We would like to use FluxCD (or other in-cluster GitOps tool) with Capsule to allow regular users to provision namespaces. First, we tried without the capsule-proxy, but it seems like the proxy is required for the Flux reconciling approach to work, and that's fair. Making the Flux tenant gitops-reconciler service account go through the proxy is possible, but currently requires manual cluster-admin work (ref. proxy-kubeconfig-generator in https://capsule.clastix.io/docs/guides/flux2-capsule/#the-recipe).
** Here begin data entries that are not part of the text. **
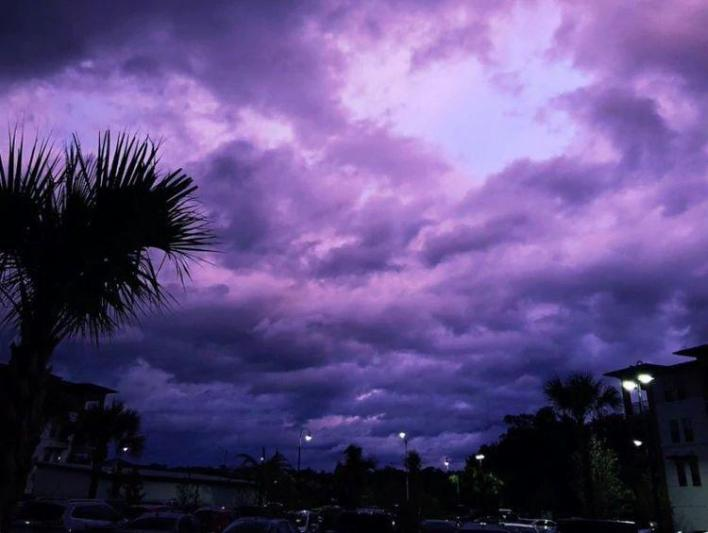 Hurricane Dorian's passage through Florida: why Sky became purple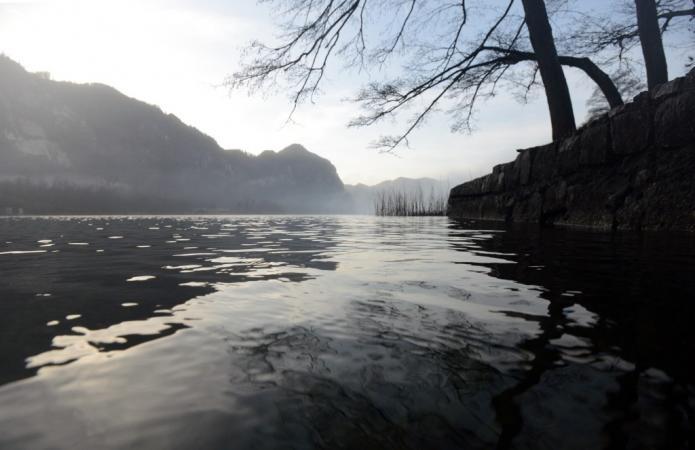 Im Mondsee befindet sich die UNESCO-Welterbestätte See. (Bild: H. Pohl - Kuratorium Pfahlbauten)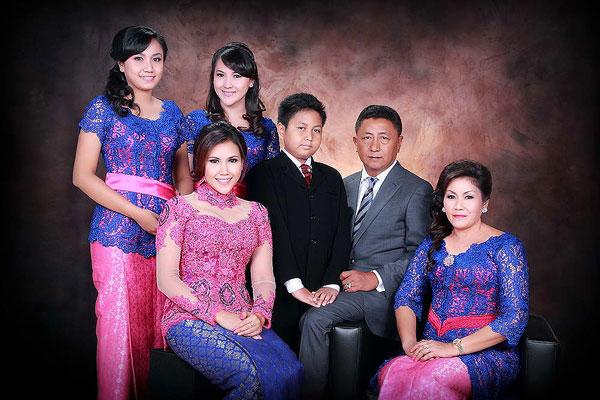 pose foto keluarga di studio paling rapih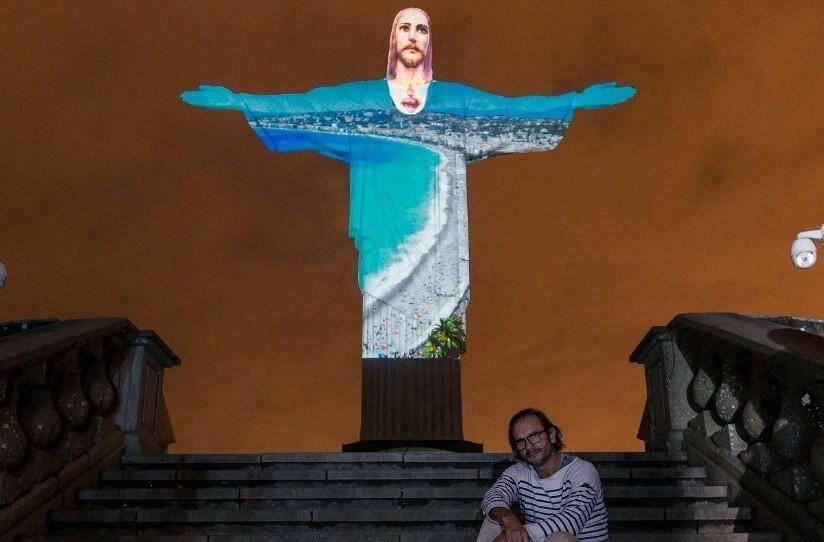 La nuit de 23 décembre, le monument historique a fait l'objet d'une performance lumineuse architecturale.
This does not scale IMO, and I would like an automated solution to provide capsule-proxy kubeConfig.

Related issue: #608

What would the new user story look like?

As a cluster-admin I want automation to provide a capsule-proxy kubeConfig secret for in-cluster access to kube-apiserver through the proxy. This will allow me to avoid manual tasks for onboarding new tenants.

Expected behavior

Ref. https://capsule.clastix.io/docs/guides/flux2-capsule/#the-recipe, I think it the UI could as simple as annotating the tenant gitops-reconciler service account with an indication of the name of the secret the kubeConfig should be delivered to. Example:

apiVersion: v1
kind: ServiceAccount
metadata:
  name: gitops-reconciler
  namespace: my-tenant
  annotations:
    capsule.clastix.io/kubeconfig-secret-name: gitops-reconciler-kubeconfig

This should make the automation (capsule-controller) deliver and maintain the kubeConfig secret:

apiVersion: v1
kind: Secret
metadata:
  name: gitops-reconciler-kubeconfig
  namespace: my-tenant
data:
  kubeconfig: ......
@erikgb erikgb added the blocked-needs-validation Issue need triage and validation label Jun 9, 2023
@prometherion
Copy link
Member

I like the idea of automating the deployment of the kubeconfig.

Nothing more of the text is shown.